> _WRITTEN REQUEST_
Starting at the line that contains "In this picture, does", restate each line word for word through the final line of the data, keeping both ends.

> _DATASET ROWS_
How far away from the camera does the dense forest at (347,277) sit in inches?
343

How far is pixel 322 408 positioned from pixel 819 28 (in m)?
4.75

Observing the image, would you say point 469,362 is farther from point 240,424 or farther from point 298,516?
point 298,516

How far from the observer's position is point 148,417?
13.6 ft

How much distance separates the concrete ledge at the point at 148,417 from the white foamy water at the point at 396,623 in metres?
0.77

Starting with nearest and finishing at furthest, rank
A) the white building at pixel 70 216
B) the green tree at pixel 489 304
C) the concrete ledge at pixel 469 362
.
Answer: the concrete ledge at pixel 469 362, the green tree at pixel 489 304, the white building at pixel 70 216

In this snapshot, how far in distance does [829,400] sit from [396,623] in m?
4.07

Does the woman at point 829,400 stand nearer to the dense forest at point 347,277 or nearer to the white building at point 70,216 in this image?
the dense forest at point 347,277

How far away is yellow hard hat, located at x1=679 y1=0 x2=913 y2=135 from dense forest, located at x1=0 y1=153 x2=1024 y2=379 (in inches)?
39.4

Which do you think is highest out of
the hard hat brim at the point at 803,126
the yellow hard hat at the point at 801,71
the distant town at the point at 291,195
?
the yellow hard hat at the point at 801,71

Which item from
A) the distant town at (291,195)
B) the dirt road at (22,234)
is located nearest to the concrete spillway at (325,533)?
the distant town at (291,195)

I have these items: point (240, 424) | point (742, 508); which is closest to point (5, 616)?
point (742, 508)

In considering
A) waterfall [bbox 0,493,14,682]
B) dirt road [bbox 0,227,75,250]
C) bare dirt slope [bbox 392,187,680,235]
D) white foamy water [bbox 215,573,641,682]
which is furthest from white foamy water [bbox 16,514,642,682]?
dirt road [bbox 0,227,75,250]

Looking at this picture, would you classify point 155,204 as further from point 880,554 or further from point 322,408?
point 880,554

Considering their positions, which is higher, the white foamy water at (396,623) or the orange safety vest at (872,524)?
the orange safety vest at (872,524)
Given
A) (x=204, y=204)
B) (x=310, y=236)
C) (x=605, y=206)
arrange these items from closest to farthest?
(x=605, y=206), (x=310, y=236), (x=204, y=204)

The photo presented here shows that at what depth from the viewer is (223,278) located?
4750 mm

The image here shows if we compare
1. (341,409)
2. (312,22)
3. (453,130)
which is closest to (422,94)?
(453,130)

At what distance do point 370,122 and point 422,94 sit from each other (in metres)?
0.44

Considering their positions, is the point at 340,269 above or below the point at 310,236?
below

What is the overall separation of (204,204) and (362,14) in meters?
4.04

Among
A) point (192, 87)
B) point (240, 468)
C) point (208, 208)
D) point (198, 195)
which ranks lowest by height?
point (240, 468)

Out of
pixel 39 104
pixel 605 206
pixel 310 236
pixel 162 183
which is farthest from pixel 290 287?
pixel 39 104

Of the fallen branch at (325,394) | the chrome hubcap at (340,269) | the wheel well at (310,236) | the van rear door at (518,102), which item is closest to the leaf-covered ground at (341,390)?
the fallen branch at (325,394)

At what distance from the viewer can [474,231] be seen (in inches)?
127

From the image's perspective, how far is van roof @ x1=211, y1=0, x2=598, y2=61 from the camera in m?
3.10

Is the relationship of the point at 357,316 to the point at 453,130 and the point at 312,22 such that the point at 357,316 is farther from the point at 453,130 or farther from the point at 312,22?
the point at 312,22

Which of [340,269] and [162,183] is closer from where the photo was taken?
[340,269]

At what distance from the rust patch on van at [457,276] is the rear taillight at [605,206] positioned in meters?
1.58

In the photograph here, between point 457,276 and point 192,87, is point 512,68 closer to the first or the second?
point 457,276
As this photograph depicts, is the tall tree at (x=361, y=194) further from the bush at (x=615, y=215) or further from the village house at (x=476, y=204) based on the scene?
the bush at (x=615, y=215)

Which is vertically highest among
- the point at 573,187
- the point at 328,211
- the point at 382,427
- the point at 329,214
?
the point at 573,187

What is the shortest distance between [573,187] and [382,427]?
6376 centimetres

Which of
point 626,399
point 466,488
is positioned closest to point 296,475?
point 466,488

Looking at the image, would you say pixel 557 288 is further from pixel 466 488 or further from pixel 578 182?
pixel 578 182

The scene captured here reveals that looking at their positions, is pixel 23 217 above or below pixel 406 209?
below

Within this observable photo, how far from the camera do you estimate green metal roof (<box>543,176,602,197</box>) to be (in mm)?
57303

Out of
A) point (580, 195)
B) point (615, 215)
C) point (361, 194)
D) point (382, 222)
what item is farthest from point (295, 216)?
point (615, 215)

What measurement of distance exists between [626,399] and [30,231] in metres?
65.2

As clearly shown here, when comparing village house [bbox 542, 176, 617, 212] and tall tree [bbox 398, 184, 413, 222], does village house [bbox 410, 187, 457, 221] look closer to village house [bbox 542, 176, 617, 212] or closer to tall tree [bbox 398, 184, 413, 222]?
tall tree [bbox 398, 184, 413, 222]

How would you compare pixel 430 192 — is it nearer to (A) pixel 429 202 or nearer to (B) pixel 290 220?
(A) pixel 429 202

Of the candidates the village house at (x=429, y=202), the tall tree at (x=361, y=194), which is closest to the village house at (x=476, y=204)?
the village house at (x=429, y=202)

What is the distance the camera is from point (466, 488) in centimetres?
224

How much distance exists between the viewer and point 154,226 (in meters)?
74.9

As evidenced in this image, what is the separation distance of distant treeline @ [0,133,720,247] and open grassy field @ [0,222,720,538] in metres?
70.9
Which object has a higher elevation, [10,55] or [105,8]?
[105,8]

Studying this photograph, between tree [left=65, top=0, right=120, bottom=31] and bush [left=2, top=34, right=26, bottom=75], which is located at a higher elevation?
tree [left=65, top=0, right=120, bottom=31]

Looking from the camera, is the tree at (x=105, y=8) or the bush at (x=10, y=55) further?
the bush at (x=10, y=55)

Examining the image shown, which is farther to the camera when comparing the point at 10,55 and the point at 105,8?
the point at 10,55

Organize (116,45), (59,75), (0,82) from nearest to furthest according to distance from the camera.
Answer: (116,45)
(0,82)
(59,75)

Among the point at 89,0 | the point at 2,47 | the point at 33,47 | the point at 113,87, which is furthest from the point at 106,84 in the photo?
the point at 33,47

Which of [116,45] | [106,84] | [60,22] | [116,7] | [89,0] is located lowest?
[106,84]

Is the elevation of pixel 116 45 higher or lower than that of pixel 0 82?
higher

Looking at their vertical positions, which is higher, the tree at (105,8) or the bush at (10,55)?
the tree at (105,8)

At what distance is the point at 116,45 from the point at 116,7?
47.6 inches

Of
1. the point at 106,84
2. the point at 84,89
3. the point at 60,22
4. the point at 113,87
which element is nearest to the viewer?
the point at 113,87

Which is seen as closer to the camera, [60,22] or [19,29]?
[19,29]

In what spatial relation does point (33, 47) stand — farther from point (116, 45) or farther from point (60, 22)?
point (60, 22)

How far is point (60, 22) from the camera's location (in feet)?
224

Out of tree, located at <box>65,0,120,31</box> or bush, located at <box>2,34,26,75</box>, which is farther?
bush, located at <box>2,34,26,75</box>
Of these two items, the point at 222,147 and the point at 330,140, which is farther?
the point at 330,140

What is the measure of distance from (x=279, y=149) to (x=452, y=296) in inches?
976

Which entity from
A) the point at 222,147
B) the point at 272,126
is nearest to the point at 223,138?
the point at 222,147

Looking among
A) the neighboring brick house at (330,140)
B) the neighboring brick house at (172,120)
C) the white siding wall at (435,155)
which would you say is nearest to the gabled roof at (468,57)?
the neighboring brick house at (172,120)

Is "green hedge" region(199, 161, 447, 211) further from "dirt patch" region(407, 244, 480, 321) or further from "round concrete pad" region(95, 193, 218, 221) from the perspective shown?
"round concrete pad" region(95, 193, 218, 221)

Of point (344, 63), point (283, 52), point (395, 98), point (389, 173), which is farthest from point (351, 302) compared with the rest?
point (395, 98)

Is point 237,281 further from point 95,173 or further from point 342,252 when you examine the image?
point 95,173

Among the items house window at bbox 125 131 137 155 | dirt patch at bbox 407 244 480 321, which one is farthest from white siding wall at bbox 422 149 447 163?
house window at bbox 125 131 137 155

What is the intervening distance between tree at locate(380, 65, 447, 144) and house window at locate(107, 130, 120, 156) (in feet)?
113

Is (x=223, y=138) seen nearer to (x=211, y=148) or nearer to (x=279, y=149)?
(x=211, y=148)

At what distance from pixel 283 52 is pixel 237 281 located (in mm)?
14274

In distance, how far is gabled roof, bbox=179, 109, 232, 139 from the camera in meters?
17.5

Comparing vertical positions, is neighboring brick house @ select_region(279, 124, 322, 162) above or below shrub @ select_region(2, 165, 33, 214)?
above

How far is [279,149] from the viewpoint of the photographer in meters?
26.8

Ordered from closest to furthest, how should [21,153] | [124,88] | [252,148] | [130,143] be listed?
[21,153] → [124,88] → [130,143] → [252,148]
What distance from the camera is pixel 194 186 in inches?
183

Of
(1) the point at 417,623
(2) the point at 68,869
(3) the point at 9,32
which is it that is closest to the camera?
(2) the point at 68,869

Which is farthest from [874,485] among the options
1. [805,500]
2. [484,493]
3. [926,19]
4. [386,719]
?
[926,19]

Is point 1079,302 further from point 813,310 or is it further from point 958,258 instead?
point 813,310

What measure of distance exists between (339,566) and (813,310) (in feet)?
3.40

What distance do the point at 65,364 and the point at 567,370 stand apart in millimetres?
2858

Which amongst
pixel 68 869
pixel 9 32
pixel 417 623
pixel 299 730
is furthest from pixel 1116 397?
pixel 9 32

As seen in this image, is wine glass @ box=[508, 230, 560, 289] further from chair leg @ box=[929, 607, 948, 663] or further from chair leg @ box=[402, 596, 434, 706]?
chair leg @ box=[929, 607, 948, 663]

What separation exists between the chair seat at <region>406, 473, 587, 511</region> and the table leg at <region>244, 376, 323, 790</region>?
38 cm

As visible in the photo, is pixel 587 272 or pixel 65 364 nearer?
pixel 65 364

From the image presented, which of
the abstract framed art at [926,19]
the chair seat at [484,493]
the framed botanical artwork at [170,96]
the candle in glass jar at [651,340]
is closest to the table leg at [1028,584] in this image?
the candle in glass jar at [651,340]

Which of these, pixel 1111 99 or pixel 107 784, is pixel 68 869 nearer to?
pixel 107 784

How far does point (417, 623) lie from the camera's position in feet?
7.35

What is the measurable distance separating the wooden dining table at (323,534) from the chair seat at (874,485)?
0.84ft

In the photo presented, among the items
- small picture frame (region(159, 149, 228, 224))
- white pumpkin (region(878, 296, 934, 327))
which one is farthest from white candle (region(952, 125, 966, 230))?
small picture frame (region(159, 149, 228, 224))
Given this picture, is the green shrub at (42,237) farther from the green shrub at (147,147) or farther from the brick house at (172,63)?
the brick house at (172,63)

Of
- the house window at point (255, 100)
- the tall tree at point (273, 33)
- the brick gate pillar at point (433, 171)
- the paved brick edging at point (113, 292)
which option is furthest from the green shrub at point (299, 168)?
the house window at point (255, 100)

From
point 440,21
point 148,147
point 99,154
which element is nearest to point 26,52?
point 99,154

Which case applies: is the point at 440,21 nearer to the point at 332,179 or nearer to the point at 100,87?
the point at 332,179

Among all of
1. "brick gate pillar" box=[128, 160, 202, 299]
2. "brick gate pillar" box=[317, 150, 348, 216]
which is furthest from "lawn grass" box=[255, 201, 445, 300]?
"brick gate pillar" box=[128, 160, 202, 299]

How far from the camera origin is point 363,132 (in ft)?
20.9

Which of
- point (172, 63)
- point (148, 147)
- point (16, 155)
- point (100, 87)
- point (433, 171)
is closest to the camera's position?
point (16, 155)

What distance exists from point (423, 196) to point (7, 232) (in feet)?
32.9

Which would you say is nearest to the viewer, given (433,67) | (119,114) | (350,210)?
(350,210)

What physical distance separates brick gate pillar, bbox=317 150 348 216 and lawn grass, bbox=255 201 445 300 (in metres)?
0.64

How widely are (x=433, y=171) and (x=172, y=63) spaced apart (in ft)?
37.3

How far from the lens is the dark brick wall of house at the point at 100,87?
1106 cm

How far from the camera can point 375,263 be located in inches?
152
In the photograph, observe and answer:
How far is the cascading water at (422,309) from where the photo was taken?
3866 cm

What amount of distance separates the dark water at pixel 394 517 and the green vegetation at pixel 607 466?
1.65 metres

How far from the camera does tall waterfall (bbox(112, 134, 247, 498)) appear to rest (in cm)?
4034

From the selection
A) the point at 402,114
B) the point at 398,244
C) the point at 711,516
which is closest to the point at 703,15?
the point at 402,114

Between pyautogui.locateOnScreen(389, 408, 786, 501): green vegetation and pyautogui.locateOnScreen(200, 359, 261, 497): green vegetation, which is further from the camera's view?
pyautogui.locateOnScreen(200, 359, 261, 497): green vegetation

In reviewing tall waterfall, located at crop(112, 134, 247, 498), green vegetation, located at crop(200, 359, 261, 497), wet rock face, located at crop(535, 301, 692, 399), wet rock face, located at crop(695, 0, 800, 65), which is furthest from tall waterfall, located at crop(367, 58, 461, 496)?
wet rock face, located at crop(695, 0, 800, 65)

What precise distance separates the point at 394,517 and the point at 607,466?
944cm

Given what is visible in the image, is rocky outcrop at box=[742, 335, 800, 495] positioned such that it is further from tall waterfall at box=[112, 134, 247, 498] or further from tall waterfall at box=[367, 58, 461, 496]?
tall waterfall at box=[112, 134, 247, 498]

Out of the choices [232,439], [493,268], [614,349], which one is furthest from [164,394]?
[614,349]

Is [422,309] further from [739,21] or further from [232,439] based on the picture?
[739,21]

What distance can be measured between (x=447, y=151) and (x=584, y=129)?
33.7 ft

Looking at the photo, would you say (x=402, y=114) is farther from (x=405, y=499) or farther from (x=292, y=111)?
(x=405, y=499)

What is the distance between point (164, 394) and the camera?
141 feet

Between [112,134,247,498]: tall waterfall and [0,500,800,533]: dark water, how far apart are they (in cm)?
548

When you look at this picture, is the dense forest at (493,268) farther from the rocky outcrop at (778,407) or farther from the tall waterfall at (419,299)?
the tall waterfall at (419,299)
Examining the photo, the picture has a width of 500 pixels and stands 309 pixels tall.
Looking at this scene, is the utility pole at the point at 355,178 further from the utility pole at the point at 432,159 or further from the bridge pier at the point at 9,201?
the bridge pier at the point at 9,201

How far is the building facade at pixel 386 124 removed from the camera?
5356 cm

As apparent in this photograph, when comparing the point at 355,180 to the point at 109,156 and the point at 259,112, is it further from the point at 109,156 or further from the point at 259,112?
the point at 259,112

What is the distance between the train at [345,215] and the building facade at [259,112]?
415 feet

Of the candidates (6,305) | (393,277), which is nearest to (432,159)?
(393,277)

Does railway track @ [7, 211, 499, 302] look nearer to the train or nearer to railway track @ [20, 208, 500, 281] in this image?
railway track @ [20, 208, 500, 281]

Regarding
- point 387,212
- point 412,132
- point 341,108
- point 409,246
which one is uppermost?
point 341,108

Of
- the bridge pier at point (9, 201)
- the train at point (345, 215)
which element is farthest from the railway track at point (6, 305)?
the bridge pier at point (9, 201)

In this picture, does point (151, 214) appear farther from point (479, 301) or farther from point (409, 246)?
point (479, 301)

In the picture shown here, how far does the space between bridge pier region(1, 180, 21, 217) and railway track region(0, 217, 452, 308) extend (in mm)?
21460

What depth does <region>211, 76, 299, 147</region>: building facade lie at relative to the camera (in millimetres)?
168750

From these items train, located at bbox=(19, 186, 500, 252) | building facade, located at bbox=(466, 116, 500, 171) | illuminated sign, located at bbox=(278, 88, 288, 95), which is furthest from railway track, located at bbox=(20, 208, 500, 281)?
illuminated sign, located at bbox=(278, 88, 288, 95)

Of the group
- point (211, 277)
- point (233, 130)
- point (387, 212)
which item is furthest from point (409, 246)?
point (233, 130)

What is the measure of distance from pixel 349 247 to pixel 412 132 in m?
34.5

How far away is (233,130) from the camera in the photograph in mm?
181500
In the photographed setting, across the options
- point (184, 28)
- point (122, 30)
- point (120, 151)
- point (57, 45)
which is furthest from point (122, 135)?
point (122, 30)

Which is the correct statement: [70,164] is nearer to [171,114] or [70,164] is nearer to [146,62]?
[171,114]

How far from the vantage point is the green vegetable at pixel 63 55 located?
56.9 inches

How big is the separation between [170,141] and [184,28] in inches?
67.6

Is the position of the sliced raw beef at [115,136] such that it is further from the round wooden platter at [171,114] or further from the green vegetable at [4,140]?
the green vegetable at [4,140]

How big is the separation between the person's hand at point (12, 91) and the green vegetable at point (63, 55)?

> _FINAL RESULT_
In this picture, does point (151, 214) appear farther from point (479, 301) or farther from point (409, 246)?
point (479, 301)

In the picture shown here, how far does the space between bridge pier region(1, 180, 21, 217) and railway track region(0, 217, 452, 308) extend (in mm)?
21460

What depth does <region>211, 76, 299, 147</region>: building facade lie at relative to the camera (in millimetres)?
168750

From these items train, located at bbox=(19, 186, 500, 252) | building facade, located at bbox=(466, 116, 500, 171) | illuminated sign, located at bbox=(278, 88, 288, 95), which is furthest from railway track, located at bbox=(20, 208, 500, 281)?
illuminated sign, located at bbox=(278, 88, 288, 95)

Of the group
- point (211, 277)
- point (233, 130)
- point (387, 212)
which item is furthest from point (409, 246)?
point (233, 130)

What is the measure of distance from pixel 349 247 to pixel 412 132 in m?
34.5

How far away is (233,130) from the camera in the photograph in mm?
181500
In the photographed setting, across the options
- point (184, 28)
- point (122, 30)
- point (120, 151)
- point (57, 45)
which is furthest from point (122, 135)?
point (122, 30)

Which is the correct statement: [70,164] is nearer to [171,114] or [70,164] is nearer to [146,62]?
[171,114]

How far from the vantage point is the green vegetable at pixel 63 55 located?
56.9 inches

How big is the separation between [170,141] and [184,28] in inches?
67.6

Is the position of the sliced raw beef at [115,136] such that it is further from the round wooden platter at [171,114] or further from the green vegetable at [4,140]?
the green vegetable at [4,140]

How big is the separation between the person's hand at point (12, 91) and the green vegetable at point (63, 55)?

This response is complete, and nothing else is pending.